Ingram (if it was he) also pointed out that if the endgame in Ukraine sees the conflict ending with Putin and Russia acquiring a sizeable chunk of the south-east of the country, there might be ‘concern’ in the West, but after a few months it will die down. As the Arabs say, the dogs will bark and the caravan will move on.

His point was that Xi Jinping (below) might make the following calculation: take Taiwan now in the aftermath of attention being on the ‘war ending in Ukraine’, settle for the resultant global uproar and possibly hit to China’s
economy but that eventually ‘the dogs will bark and the caravan will move on’.

If Xi did move on Taiwan, what would America do? Trump has vowed he does not want to get involved in any more ‘foreign wars’ and might pass as ‘well, that’s Taiwan’s problem’.

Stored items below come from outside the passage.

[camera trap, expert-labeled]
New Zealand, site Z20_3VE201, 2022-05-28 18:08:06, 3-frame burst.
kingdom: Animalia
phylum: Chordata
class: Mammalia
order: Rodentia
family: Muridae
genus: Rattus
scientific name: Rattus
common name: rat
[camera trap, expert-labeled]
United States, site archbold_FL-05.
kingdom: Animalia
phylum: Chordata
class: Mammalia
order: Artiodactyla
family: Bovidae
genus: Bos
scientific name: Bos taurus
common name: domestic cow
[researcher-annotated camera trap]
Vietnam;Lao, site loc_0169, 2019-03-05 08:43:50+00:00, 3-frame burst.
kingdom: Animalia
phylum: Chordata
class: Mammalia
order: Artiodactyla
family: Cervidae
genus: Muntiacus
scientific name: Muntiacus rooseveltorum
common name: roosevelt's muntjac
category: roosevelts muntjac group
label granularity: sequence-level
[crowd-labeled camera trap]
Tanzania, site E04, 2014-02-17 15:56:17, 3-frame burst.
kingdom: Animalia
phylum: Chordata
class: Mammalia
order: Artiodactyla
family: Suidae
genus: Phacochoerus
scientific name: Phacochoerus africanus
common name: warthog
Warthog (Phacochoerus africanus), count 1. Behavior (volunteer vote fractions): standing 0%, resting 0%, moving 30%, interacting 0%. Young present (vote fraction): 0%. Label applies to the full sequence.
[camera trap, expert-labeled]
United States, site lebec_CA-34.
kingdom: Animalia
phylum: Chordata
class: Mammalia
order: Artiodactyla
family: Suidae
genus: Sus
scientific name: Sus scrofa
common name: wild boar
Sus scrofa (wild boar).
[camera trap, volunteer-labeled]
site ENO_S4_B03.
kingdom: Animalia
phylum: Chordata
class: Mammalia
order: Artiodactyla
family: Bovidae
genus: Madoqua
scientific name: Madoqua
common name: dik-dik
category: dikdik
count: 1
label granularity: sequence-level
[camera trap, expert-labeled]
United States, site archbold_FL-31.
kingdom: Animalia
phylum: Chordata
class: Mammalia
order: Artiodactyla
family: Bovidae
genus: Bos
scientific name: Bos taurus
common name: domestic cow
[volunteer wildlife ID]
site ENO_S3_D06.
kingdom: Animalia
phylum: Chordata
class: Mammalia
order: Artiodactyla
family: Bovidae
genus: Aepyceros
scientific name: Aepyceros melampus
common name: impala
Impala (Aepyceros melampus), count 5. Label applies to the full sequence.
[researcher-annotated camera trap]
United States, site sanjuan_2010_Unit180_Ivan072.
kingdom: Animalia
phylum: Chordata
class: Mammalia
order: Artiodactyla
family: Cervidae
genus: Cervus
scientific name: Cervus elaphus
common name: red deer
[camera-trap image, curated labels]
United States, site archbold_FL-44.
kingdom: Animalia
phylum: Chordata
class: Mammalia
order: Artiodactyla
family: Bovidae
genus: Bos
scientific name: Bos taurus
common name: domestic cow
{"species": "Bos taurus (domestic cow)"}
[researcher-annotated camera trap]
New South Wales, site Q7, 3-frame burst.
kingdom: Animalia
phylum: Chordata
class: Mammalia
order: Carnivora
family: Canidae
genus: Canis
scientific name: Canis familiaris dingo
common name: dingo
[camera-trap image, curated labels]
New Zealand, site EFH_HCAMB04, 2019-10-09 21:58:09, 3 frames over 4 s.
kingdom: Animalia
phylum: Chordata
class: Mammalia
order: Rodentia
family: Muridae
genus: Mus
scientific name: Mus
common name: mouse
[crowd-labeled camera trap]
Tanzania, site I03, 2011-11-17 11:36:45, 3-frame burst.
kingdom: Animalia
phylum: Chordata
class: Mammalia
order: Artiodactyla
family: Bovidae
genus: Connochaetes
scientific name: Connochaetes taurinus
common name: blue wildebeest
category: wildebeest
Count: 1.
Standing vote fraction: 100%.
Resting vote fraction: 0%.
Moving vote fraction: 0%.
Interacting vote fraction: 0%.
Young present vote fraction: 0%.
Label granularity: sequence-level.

Even far brighter folk in the US than Donny might counsel caution about getting involved as they would not know what outcome they are seeking – what’s in it for America? And Xi will know that and it will be part of his calculations.

Thus 2025 might seem to be taking on a rather bleaker hue than did previous years, however bleak the hue was in previous years.

As Ingram says ‘things are bad, but they would get a damn sight worse if all those ‘local problems’ merged into on big problem, rather was happened in the 1930s.